ARİF’İN GÜL AYŞE’Sİ
Arif henüz yirmili yaşlarındaydı. Babası, Arif okusun istemişti ama o, çocukluğundan itibaren babasının fırıncı dükkanında çalışarak ona yoldaş olmayı tercih etmişti.Bir gün, babası işleri büyütmek için yüklü bir döviz borcuna girdi. Ancak kısa bir süre sonra Türkiye’de devalüasyon olunca döviz kurları hızla artmış ve bu durum borçlanmış olan babasını, borcunu ödeyemeyecek hale getirip finansal sıkıntı içine sokmuştu. Sonrasıysa bir sürü ödenmeyen borç ve iflas süreci…

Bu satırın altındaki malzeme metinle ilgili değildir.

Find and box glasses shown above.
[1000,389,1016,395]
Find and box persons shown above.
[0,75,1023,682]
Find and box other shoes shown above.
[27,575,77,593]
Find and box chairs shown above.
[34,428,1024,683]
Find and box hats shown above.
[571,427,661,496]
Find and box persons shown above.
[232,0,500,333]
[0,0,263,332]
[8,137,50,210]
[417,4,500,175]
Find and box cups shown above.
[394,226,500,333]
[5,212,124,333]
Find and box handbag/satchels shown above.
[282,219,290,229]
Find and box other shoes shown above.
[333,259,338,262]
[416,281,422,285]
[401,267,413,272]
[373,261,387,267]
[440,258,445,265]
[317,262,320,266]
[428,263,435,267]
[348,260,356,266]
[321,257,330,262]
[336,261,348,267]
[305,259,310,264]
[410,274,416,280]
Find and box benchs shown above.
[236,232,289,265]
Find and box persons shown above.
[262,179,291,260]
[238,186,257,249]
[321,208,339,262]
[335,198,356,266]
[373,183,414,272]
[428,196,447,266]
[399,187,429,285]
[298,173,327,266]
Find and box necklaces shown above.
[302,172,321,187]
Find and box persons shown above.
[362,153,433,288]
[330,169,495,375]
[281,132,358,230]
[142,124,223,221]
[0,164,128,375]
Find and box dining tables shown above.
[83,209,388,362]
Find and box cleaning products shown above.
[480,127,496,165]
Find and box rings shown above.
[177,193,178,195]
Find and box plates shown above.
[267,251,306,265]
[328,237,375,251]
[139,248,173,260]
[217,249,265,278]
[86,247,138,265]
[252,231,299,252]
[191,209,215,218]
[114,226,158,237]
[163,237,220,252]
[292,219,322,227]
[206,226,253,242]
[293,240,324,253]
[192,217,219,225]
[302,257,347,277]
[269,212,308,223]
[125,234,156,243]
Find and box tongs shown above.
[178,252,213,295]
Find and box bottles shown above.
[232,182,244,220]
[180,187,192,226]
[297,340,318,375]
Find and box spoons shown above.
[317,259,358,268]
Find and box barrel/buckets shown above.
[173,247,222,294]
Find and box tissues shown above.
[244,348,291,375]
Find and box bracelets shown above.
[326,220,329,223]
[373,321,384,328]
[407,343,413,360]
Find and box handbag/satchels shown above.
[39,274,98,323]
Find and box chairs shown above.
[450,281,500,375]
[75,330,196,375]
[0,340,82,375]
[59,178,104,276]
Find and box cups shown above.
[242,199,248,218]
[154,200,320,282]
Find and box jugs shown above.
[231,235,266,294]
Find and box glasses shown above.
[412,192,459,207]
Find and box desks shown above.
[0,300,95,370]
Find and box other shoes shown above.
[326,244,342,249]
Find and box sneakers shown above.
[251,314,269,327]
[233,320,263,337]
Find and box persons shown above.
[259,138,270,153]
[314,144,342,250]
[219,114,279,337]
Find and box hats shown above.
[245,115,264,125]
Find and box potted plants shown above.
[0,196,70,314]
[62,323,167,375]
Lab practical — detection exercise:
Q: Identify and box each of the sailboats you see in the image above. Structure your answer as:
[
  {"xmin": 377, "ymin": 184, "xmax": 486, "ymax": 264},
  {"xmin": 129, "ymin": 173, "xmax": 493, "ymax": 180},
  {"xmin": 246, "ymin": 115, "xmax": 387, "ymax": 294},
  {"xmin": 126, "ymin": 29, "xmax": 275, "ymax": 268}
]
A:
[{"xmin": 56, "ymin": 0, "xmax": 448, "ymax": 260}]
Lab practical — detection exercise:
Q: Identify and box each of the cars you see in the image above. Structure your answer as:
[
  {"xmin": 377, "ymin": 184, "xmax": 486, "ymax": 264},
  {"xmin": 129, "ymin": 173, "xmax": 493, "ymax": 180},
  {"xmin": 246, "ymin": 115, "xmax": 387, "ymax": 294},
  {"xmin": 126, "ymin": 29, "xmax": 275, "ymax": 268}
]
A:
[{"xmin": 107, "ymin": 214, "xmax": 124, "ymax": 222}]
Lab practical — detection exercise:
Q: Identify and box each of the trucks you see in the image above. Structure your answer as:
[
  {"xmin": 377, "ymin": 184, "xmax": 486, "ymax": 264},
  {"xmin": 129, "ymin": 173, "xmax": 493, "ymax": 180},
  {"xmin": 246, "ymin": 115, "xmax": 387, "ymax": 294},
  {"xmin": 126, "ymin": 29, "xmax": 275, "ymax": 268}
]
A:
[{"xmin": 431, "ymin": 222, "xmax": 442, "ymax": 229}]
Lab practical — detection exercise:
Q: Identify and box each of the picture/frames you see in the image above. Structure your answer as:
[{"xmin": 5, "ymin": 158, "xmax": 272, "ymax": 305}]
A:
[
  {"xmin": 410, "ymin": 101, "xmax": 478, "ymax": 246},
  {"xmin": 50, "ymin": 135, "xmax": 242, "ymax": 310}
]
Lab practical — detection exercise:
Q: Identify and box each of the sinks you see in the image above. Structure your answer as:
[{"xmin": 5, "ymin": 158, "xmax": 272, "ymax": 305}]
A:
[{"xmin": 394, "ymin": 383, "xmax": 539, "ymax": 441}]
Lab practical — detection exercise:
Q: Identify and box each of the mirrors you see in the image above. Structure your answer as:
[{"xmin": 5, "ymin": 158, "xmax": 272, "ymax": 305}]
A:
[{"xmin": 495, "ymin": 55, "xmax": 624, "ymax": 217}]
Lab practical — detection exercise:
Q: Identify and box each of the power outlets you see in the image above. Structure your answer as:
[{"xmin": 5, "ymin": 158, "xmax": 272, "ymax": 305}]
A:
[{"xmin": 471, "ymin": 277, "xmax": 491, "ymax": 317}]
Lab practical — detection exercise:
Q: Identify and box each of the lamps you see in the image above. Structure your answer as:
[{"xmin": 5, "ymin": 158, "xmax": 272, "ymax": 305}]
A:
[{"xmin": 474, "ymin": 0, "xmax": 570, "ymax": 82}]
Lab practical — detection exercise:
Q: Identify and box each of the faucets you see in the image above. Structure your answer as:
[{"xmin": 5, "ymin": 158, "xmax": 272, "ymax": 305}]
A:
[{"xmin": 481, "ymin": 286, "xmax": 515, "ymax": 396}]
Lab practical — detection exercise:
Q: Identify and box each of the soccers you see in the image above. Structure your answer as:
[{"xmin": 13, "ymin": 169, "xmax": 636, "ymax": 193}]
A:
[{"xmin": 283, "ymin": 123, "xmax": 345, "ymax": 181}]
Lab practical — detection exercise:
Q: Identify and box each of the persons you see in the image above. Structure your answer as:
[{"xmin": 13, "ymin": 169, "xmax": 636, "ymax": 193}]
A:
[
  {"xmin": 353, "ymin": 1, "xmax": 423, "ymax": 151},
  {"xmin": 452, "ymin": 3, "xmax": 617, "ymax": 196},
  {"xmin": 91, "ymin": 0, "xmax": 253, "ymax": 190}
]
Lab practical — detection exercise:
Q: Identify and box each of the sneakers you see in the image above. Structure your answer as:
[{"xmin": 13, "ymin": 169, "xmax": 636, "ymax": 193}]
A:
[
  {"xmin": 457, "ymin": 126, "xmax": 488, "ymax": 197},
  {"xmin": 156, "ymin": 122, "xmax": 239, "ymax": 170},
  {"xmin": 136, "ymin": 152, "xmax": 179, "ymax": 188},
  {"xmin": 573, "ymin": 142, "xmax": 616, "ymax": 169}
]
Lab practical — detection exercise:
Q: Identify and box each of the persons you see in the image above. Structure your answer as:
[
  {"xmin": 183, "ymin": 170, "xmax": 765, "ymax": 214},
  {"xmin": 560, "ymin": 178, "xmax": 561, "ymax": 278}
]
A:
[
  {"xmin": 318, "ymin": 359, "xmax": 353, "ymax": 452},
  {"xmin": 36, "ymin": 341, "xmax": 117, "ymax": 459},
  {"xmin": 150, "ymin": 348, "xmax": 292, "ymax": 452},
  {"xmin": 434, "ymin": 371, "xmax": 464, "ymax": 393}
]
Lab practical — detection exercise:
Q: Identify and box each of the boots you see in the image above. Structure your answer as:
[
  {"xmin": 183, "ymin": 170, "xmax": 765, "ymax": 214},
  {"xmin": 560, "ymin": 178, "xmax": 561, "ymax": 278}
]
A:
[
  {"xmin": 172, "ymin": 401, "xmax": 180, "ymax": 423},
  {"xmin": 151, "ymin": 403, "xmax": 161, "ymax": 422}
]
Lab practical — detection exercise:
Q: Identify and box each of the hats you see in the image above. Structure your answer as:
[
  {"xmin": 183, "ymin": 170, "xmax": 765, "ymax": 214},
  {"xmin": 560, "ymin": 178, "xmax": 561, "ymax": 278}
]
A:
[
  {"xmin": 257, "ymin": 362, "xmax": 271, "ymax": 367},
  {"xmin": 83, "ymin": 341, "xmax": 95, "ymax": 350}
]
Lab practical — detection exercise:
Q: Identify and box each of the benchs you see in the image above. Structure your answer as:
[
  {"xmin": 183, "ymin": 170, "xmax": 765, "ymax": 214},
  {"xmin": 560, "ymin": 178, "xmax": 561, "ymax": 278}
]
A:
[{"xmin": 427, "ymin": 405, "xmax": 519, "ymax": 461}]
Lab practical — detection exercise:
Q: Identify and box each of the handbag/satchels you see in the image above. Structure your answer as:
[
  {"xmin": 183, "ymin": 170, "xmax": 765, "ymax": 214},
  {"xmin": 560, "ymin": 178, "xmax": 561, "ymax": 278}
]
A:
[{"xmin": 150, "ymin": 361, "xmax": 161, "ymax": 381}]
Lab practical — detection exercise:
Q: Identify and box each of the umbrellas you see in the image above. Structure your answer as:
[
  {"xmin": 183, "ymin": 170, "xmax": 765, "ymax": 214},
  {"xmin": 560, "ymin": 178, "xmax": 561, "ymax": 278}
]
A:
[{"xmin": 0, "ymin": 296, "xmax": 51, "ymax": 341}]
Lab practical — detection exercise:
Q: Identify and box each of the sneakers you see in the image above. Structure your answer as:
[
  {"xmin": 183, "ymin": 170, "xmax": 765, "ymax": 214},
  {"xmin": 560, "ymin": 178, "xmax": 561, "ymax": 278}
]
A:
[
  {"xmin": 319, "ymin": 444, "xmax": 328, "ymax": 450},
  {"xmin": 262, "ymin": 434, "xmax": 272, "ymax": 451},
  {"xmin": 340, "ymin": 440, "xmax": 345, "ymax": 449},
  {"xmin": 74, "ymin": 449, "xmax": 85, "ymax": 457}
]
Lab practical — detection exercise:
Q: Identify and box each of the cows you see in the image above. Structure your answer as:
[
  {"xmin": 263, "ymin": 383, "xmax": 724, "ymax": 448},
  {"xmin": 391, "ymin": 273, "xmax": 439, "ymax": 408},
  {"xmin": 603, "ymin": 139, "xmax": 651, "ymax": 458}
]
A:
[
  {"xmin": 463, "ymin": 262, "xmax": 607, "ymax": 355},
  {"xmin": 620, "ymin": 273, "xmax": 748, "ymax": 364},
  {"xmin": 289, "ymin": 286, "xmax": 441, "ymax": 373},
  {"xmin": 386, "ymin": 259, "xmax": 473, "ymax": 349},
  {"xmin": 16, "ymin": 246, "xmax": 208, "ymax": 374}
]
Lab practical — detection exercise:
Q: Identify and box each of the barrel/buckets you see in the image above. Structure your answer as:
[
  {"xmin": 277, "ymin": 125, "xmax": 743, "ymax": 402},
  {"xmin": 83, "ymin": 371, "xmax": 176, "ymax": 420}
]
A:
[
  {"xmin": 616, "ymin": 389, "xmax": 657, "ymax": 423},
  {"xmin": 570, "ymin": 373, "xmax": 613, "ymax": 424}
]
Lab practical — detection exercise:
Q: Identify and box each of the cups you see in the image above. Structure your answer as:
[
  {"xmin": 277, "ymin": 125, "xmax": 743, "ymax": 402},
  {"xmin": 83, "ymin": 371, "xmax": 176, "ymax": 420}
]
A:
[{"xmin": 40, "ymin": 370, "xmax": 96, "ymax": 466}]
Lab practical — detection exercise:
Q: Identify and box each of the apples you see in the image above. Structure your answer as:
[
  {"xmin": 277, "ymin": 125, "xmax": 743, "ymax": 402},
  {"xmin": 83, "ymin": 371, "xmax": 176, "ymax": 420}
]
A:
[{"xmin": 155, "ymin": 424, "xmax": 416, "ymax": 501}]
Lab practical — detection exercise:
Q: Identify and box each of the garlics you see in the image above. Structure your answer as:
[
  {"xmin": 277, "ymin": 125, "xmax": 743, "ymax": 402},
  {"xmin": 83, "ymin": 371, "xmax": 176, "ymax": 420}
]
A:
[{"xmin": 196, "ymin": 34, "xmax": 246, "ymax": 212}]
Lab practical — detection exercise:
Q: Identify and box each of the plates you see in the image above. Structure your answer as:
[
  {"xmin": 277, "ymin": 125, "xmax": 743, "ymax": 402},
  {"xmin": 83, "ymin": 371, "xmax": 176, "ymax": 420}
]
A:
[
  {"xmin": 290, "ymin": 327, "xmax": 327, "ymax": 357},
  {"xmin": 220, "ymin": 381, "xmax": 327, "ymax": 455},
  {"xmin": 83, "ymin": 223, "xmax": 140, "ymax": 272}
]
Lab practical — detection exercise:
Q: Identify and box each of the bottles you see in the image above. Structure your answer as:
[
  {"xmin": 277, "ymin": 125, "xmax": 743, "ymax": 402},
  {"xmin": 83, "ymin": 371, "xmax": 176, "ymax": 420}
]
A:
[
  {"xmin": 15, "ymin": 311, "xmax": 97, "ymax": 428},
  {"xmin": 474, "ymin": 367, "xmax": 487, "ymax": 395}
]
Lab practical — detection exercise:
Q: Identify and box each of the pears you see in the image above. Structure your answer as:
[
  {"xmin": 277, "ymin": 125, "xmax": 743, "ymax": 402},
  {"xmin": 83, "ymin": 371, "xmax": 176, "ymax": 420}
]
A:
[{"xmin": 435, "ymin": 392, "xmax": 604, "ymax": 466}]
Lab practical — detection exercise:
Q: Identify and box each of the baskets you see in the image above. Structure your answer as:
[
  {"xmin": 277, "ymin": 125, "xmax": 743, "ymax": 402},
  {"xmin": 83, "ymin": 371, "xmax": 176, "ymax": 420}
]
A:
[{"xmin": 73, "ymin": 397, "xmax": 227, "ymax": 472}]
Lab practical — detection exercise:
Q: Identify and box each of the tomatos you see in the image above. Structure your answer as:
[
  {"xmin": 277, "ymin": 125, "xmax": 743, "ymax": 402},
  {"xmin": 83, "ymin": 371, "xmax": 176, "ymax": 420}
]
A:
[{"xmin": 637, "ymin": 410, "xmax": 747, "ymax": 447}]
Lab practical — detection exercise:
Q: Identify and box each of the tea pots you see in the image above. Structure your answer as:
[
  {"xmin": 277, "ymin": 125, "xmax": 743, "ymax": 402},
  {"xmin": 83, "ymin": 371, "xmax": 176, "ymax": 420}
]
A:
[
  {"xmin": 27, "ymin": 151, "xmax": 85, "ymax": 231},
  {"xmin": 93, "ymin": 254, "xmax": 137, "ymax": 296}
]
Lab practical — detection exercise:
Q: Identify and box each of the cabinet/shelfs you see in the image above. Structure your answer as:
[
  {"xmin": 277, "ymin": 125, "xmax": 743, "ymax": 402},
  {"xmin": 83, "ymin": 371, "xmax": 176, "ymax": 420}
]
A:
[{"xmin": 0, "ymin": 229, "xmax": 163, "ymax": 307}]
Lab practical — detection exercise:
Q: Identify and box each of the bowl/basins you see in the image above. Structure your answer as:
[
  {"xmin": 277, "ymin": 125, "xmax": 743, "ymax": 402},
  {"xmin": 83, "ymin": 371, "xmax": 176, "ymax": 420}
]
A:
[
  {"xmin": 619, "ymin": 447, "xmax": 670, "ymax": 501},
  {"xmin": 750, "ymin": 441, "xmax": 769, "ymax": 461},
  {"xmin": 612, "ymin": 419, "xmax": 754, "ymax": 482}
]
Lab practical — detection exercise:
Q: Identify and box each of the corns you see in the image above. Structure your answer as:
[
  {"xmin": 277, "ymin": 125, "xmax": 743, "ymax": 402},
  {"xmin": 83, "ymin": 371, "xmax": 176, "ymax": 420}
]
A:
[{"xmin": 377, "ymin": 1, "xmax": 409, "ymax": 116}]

Tam da o günlerde, Arif’in arkadaşı Recai, Almanya’nın işçi aldığını duymuş ve hemen yurtdışında iş bulan kuruma başvurmuş ve bu başvurusu kısa bir sürede olumlu şekilde sonuçlanmıştı. Recai; “Hadi gel sen de başvur gardaş. İkimiz beraber gider, paramızı biriktirip sonra yine beraber yurda döneriz.” dedi Arif’e. Olur mu olmaz mı derken Arif de, Recai’ye iş bulan kuruma başvuruda bulunurken buldu kendini. Bir ay sonra, onun da başvurusu olumlu sonuçlandı.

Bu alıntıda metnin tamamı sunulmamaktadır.